To address this the scientists involved in the project, including Professor Sung Kyu Park, looked at stacked quantum dot (QD)-based sensors.
In a paper - published in Advanced Materials - they have presented a newly developed type of photodetector and its integration into a dense sensor array for high-resolution multispectral (colour) imaging.
QDs are nanoparticles less than 10 nanometers in diameter whose size causes them to manifest certain quantum effects, including photon absorption and their conversion into electric carriers. By precisely engineering their size and composition, QDs can be tailored to respond only to light of a specific colour(s). The advantage of QDs is that they can be stacked vertically in each pixel and that photons are not absorbed by the upper levels of QDs and so don’t penetrate and reach the bottom ones. Consequently, photodetectors for each colour in each pixel can be accommodated into a much tighter area.

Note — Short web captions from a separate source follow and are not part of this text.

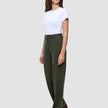 En kvinna bär en vit t-shirt instoppad i ett par högmidjade Women GO2 Pants Straight i färgen Dusty Olive samt mörka loafers.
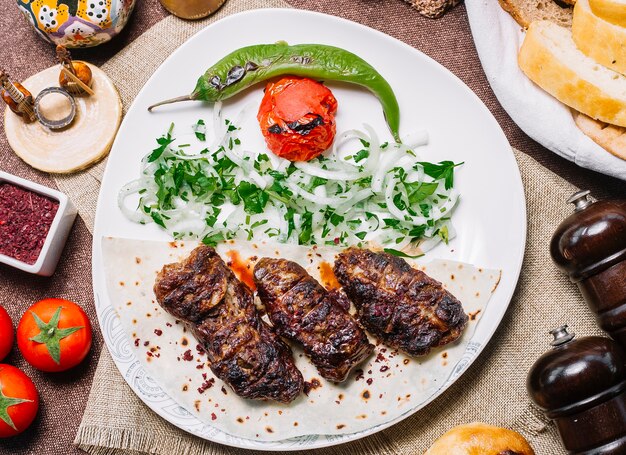 Draufsicht Khan Kebab auf Fladenbrot mit Tomaten und gegrilltem Pfeffer mit Zwiebeln und Kräutern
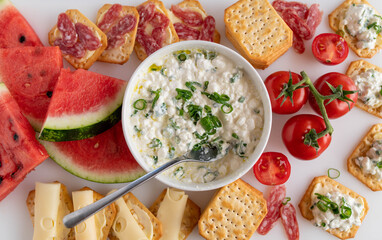 Appetizer with watermelon, cheese and crackers on white platter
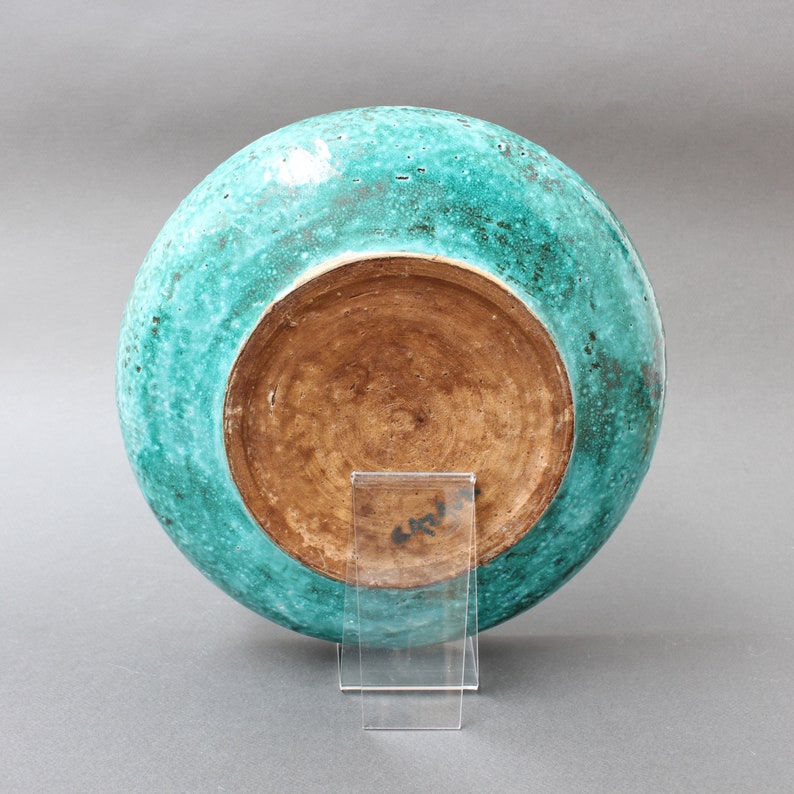 May include: A large, round ceramic plate with a turquoise glaze. The plate has a brown, unglazed base.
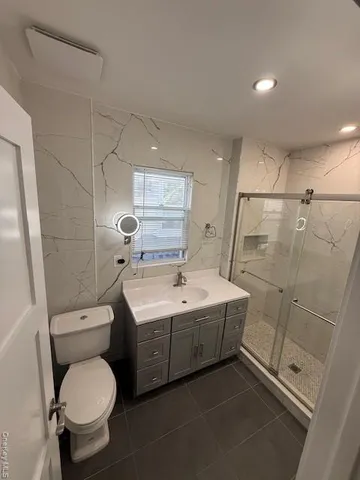 a bathroom with a sink toilet and shower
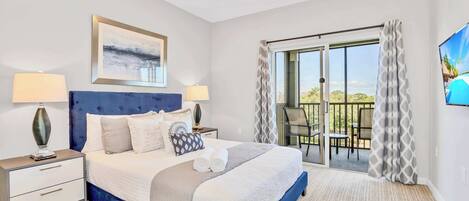 A bedroom with a large bed, two bedside tables, a painting, and a view of a balcony.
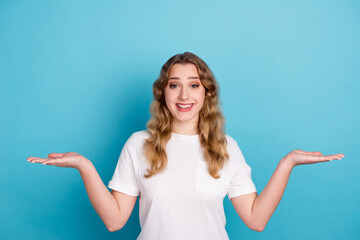 Portrait of nice cheery brown-haired girl holding palms copy space choosing options isolated over blue color background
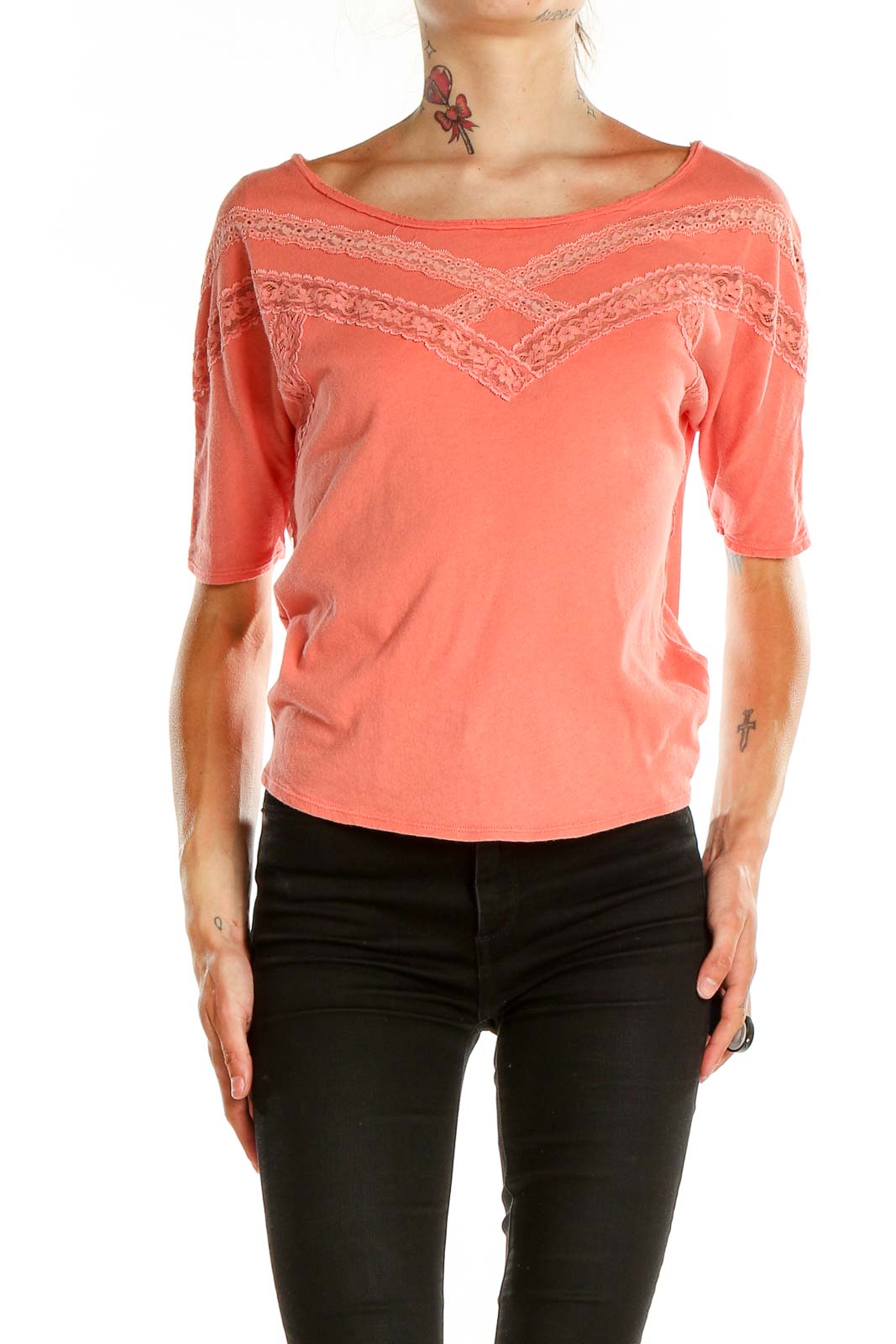 Front view of coral Free People cotton top with lace trim detailing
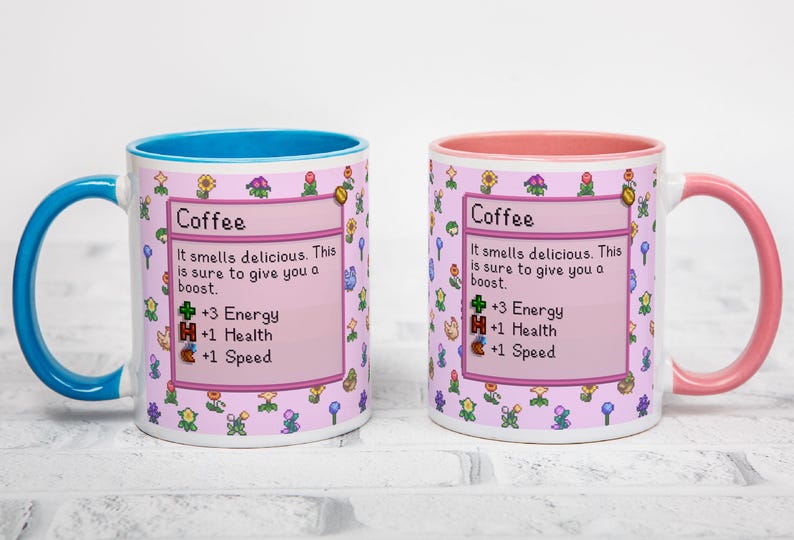 May include: Two white ceramic coffee mugs with a pink and floral design. One mug has a blue handle and interior, the other has a pink handle and interior. Each mug has the word "Coffee" and game-like stats.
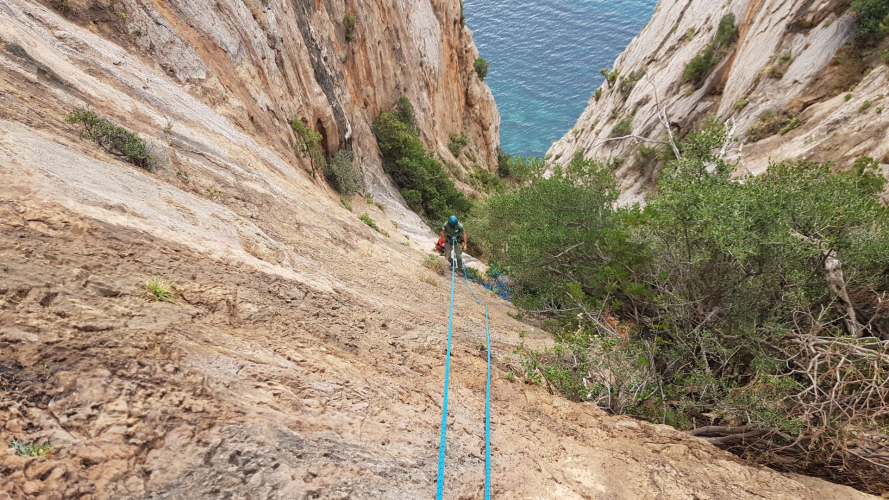 Person descending into the Porto Flavia canal with a rope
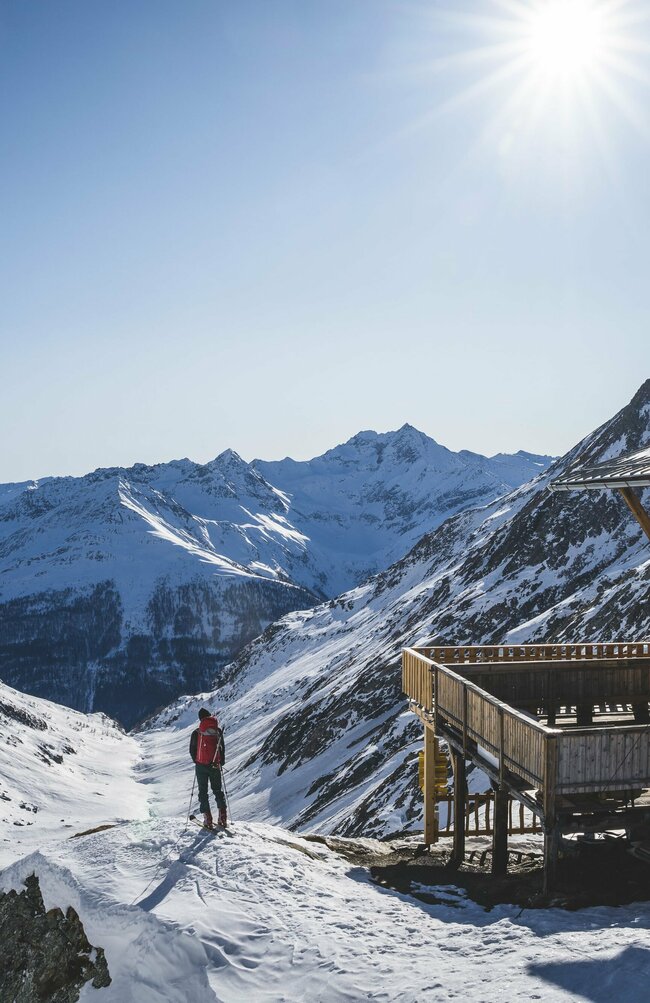 Ein Skitourengeher steht neben der hölzernen Eisseehütte mit Blick talauswärts. Sie Sonne strahlt am blauen Himmel.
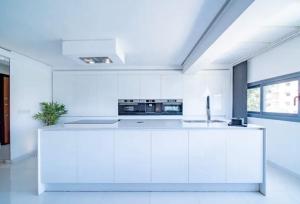 a white kitchen with white cabinets and a sink at Appartement luxe hivernage in Marrakesh +1 photo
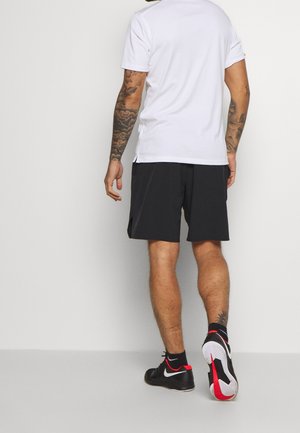 Mand med tatoveringer iført en hvid T-shirt, sorte shorts og sorte Nike-sneakers, der går væk på en ensfarvet lys baggrund.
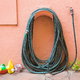 A garden hose on the side of a house.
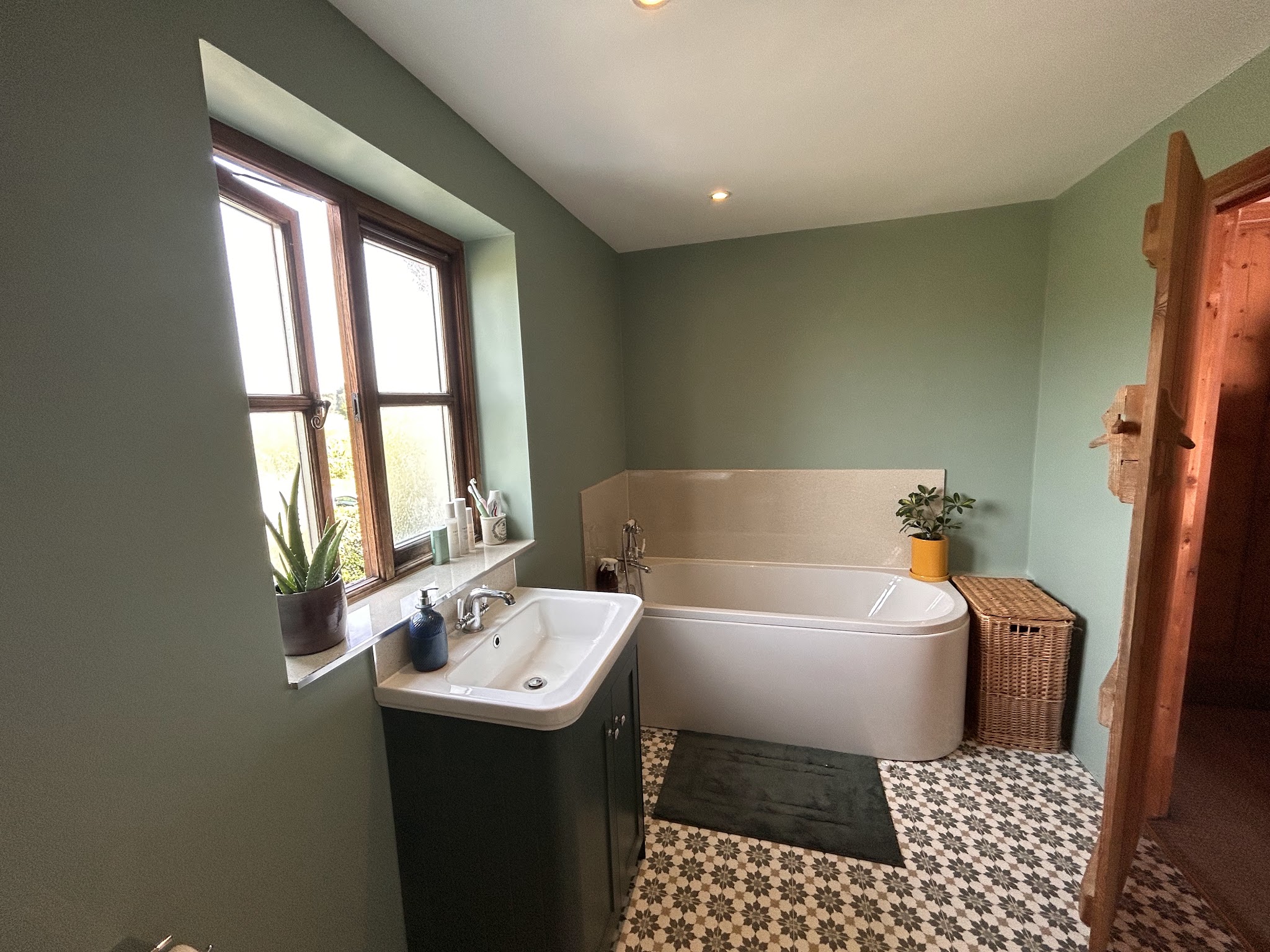 Green bathroom with a bath, a dark vanity unit and patterned floor tiles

Using a low-temperature fabrication procedure, the scientists have been able to squeeze in an astoundingly high number of pixels in a small area, as Prof. Park explained. “The device density of our photodetector array is 5500 devices per square centimetre, which is remarkably larger than that reported for previous solution-processed flexible photodetectors, which reaches up to 1600 devices.”
In addition, the vertically stacked QD pixels achieved a great colour selectivity and photosensitivity. In the long term, the team believes future improvements could make vertically stacked QDs replace existing CMOS image sensors in many applications thanks to their simple fabrication, low power consumption, durability, and capabilities.
According to Prof. Park, “We think our design is a great advancement towards establishing a low-cost, high-resolution and integrated image sensor system that goes beyond conventional ones. It should be widely applicable in fields such as wearable sensory systems, biomedicine, and autonomous driving.”